Above, arriving into the island of Poros, and below, a quick stroll on the island

After lunch, we headed back to the top deck where we sat out in the sunshine as we sailed closer to the island of Poros. Poros was to be the shortest island stop of the day so there were no pricey excusrions on offer. We had been told there would be time to wither wander along the seafront or to head uphill to a viewpoint.

In desperate need of something to cool us down, we walked along the seafront buying an ice cream each by which time it was about time to be back on board the boat.

Our final island stop of the day was on Aegina where we had booked the scenic tour of the island. Disembarking the boat, we followed guides to a coach and we soon took off on a clockwise route around the island.

Above, pecan trees out of the coach window, and below, other ‘sights’ on our scenic tour of the island of Aegina

As we would our way along the coast, the driver started to narrate what we were looking at but not stopping and not always finding ourselves on the right side of the bus, it wasn’t always easy to see what we were supposed to be looking at and more often than not it wasn’t anything particularly interesting anyway – houses in residential areas are hardly must see tourist spots!

Views over Aegina

As we headed inland and uphill, the views did at least get prettier and the coach pulled over for a brief moment so we could take pictures from the car park the hill top.

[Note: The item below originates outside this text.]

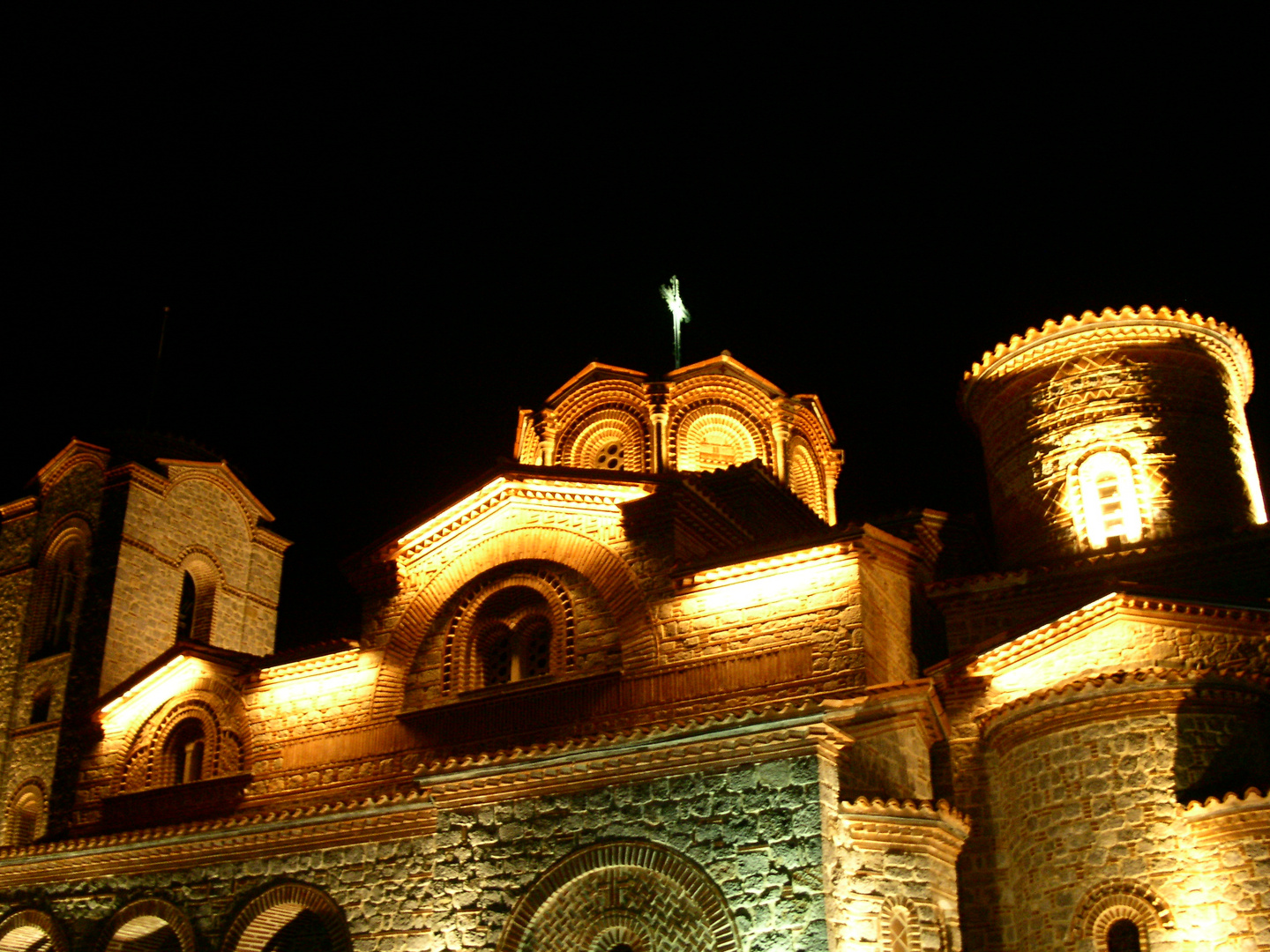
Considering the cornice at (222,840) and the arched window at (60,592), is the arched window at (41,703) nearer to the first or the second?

Shortly after, the coach pulled in at the car park for The Monastery of Agios Nektarios, a really beautiful church and religious monument of Aegina.

We were given time to go inside the church and look around before re-boarding the coach to complete our tour, driving back downhill towards the seafront and marina.

Stopping at the monastery on the island of Aegina

The coach dropped us in Aegina’s old town, a short walk from the marina where we were taken to a small, local restaurant to sample the seafood. From here, we made our own way back to the boat and with a bit of time to kill, we wandered a bit further through the pretty old town before returning to board the boat one last time.

The sun going down, it was another relaxing and slightly cooler trip back to Athens and we arrived just as the sun was about to set. Finding our coach in the marina car park, we had a long journey back to our hotel as we dropped off almost every other passenger before reaching our stop. It had been a long, but mainly enjoyable day and it had been nice to spend a bit of time in some of the Saronic Islands but the time in each place was often very rushed and I’m not sure the trip was completely worth the money.

If we were to plan it again, we’d maybe look into just doing a day trip out to Hydra ourselves using public transport to the marina and then the ferry there and back but at least doing it this way it was all completely organised for us and we got to see a few more places.

The following day we’d be leaving Athens some more island-hopping adventures, this time in the Cyclades where our first stop would be the island of Naxos!